- _EXERCISES TO COMPLETE_
- A) In the Fort Flatters Aerodrome text, why had the 3e Groupe d'Aviation d'Afrique's work on the eastern Saharan route been delayed? Answer in one to three sentences.
- B) Can you write the next part of the Fort Flatters Aerodrome history, picking up after its final sentence?

- _STUDY TEXT_

- An undated oblique photograph of Fort Flatters Aerodrome.
- IATA: none; ICAO: DAAW;

Summary
- Airport type: Defunct
- Serves: Fort Flatters
- Location: Illizi Province in central east Algeria
- Opened: 1928
- Closed: 1978
- Coordinates: 28°07′57″N 6°50′02″E﻿ / ﻿28.13250°N 6.83389°E

Map
- Fort Flatters Aerodrome Location in Algeria

= Fort Flatters Aerodrome =

Former airport in Bordj Omar Driss, Algeria

Fort Flatters Aerodrome was an airport located in Fort Flatters (presently Bordj Omar Driss), in Illizi, Algeria. It was established in 1928 following a ground reconnaissance expedition, serving as a point for many pioneering expeditions. By the 1950s, it was integrated into civil aviation networks and housed an air force detachment. Following a crash at Tamanrasset in 1967, a regular service at the aerodrome was discontinued. It was still used by emergency aircraft until 1978.

== History ==
=== Development ===
In a ground reconnaissance expedition held during February to March 1928 by the section automobile d'Ouargoa, with participant Lieutenant Léon Deschamps of the 3e Groupe d'Aviation d'Afrique, Fort Flatters was reconnoitred as part of a route between Ouargla and Djanet. It utilised Citroën-Kégresse automobiles. At the time, 3e GAA had been assigned to undertake the eastern Saharan route, however its work had been delayed. The group participated in operations held at Rif from 1925, preventing it from undertaking new activity in the département de Constantine for two years. Three connected axes were developed to Fort Flatters as result of the mission: from Ouargla via Fort Lallemand, to Fort Saint, and to Djanet via Amguid. Following the reconnaissance expedition, a landing ground was developed at Fort Flatters around late 1928 to early 1929. On 2 February 1929, three aircraft belonging to the 3e GAA undertook a reconnaissance flight between Fort Lallemand and Ouargla, though Fort Flatters was excluded from the mission. The existing automobile track was poorly defined, and the aircraft repeatedly lost sight of it, nevertheless they successfully reached Fort Lallemand and Ouargla. Subsequently, in February 1929, the route between the two was marked with white balises. It was extended in August 1932 by Deschamps to include Fort Flatters Aerodrome during a five-month campaign. It had marked the axes to Fort-Saint and between Fort-Lallemand to Amguid via Fort Flatters.

- _SUPPLIED DATA_
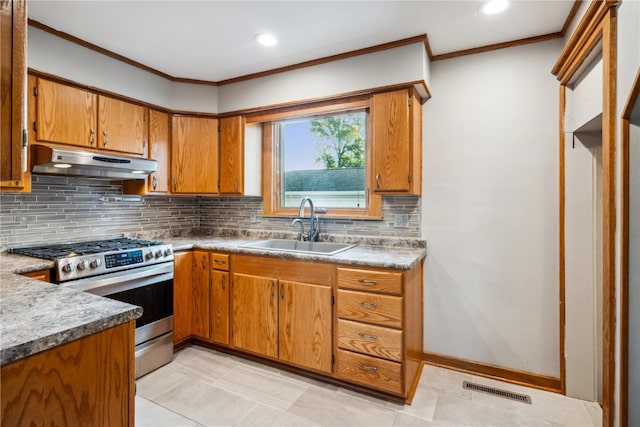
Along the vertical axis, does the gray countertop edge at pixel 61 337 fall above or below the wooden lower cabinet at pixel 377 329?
above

- _TASK-BY-TASK ANSWERS_
- A) The group had taken part in operations at Rif from 1925. Those operations kept it from undertaking new activity in the département de Constantine for two years.

- B)
=== Operations ===
Due to Fort Flatters role as a junction, it possessed a T.S.F. wireless station with callsign FVM2 sign since early 1929. It conducted radio experiments on 7, 10, and 14 MHz. It had been used by aviators to send news by radio to their families from Fort Flatters. By the 1930s, Fort Flatters Aerodrome had a landing area of 700 metres by 500 metres, marked by white painted fringes and landing circle. It had no windsock for wind indication, and weather was provided by a military meteorological station at Flatters. The ground was described as being somewhat heavy and very heavy for four days after rain. The only obstacle located 50 metres to the south of the airfield were hills running east to west, approximately 15 metres high. It had a petrol distribution provided by Shell along with stocks of AeroShell oil. For aviators staying overnight, basic accommodation was provided by guest rooms at the military bordj (post) as there was no hotel. The aerodrome and the military bordj were the two notable landmarks in Fort Flatters. The post was commanded by a Maréchal des Logis, which housed the T.S.F., military post office, and a food depot although supplies were restricted. Vehicles could be parked in its courtyard.

There was a second aerodrome located 14 kilometres to the south, though Fort Flatters Aerodrome was more preferable given its shorter distance from the fort. There were multiple established air routes from Flatters, including Flatters to Fort Saint and Flatters to Amguid. These air routes would follow motor tracks marked by sheet-metal balises painted white at 10-kilometre intervals installer from the earlier expedition. On the western edge of the track, there was an emergency landing ground marked at Ticeras for the route towards Amguid. The route between to Fort-Saint was also marked with the same conditions. At the 305 kilometre mark of the route, there was a marked emergency landing ground located west of the motor track.

By the 1940s, regulation inscription "FLATTERS" was marked inside the landing circle. The landing ground was expanded to 700 metres by 600 metres in a diamond shape.
By Summer 1948, approximately ten French military personnel were stationed at Fort Flatters. An adjutant, radio sergeant, and a Saharan enlisted man occupied the bordj, while three Air Force corporals operated the radio station.

=== Modernisation ===
On 11 October 1954, Air France inaugurated an Alger to Fort Polignac service via Ouargla and Fort Flatters operated by the Douglas DC-3. By the end of 1956 amidst the Algerian War, the French Air Force presence at Fort Flatters had only amounted to only six men and two tents. Following the evacuation of its base in Fezzan, the reorganisation of defence in the Sahara-Libyan frontier commenced. An Eastern Sahara command was established at Ouargla, with sectors at Fort Flatters and Djanet, though the aerodrome was excluded from having defensive works. On 1 March 1957, Instruction No. 5422 of the Air Force Headquarters ordered the creation of Détachement de Terrain (DTO) 48/540. It was based at the aerodrome as a subordinate to Ouargla to reinforce deployment along the frontier. In 1958, Poste de commandement Air 13/540 was established at the aerodrome, functionally serving as an Air Command Post. It had operated until 1962.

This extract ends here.